Unos pasos más y estábamos, por fin, dentro del territorio de la comunidad. “¿Pero qué hacemos con él? No es mapuche, no puede entrar”, dijo una lamién y miró a los ojos de Cítrica, ahora gigantes.

Es una decisión de los últimos días. Algo que tiene que ver con la espiritualidad mapuche. Algo que saben que es difícil de entender para el “winka”, para el no mapuche. Por eso se miraron, hicieron una ronda y después de unos segundos, una lamién dijo: “El territorio ya está invadido, está militarizado. Si todas nos hacemos cargo de la decisión, que venga con nosotras. Y si aparece la policía, que diga que es periodista, eso puede ser una protección”.

Todas estuvieron de acuerdo y empezó el tramo más tenso. Casi enseguida ocurrió la secuencia del helicóptero. Duró esos pocos segundos, que suelen ser eternos. A partir de ese momento, todo fue susurros, y mirar constantemente para arriba. Íbamos bordeando el río, en una zona muy tupida, de ramas secas.

“Por acá intentó cruzar el Brujo”.

Pocos metros adelante, nos detuvimos. Tomamos agua y nos sentamos, mientras el único peñi que venía con nosotros fue a inspeccionar el camino.

Uno de los chicos, de vincha verde y azul, con los mocos colgando, jugaba con un palito.

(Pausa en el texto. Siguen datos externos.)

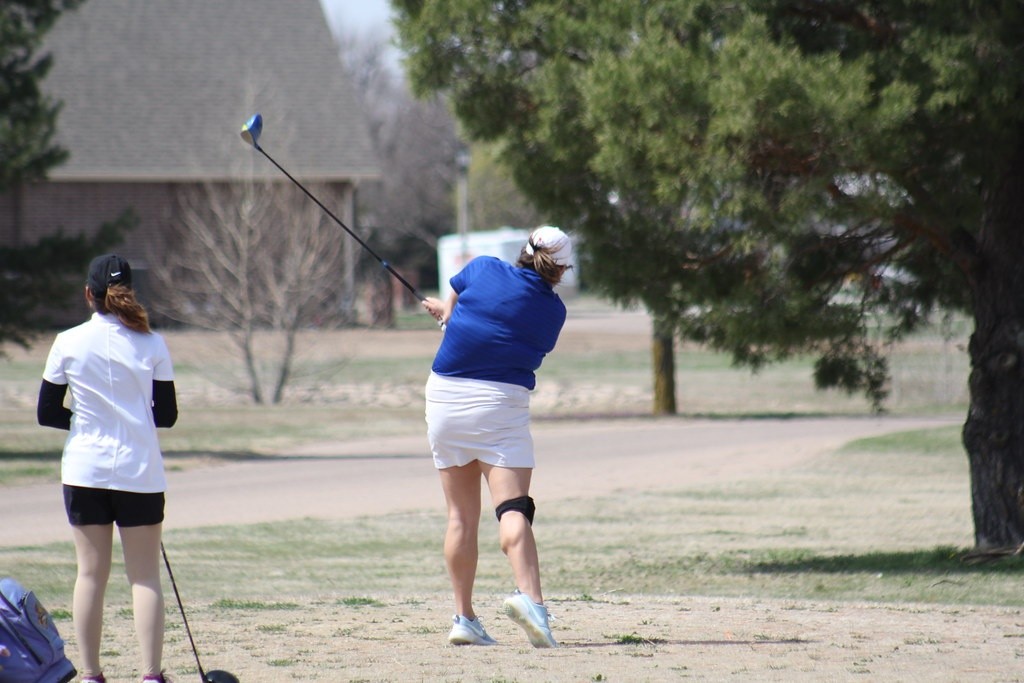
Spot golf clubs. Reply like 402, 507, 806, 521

Lo doblaba y trataba de trenzarlo. “Esto es una trampa para ratones”, decía.

Sentado sobre ramas o piedras, prácticamente en silencio, todo el grupo esperaba, semioculto. ¿Qué hubiera pasado si en ese u otro momento nos descubría el “ejército” de Otranto?

“Si aparecen, usted diga que es periodista. Igual ya estamos acostumbradas. Por más que nos vean, nosotras tenemos que seguir. Hay que llegar, para garantizar la integridad de nuestra gente. Seguro nos peguen por más que estemos con los chicos, como tantas otras veces”.

Un ruido de pájaro rompió el silencio. ¿Un grito? “Sí, vamos”, dijo una lamién. Subimos una loma bien empinada, y desde la altura vimos cómo las tres cuadras de móviles se retiraban por la ruta.

El operativo había terminado.

Dos lamién fueron a buscar a la abuelita, que se puso contenta cuando se enteró de que todos estaban bien en la lof, y que la Policía se había ido. “Tiene para escribir un libro con la historia de la lucha mapuche. Puede empezar así: 'Esta es nuestra tierra. Acá es dónde tenemos que estar, con nuestra gente'. Y puede terminar así: 'De acá, no nos vamos ir'”.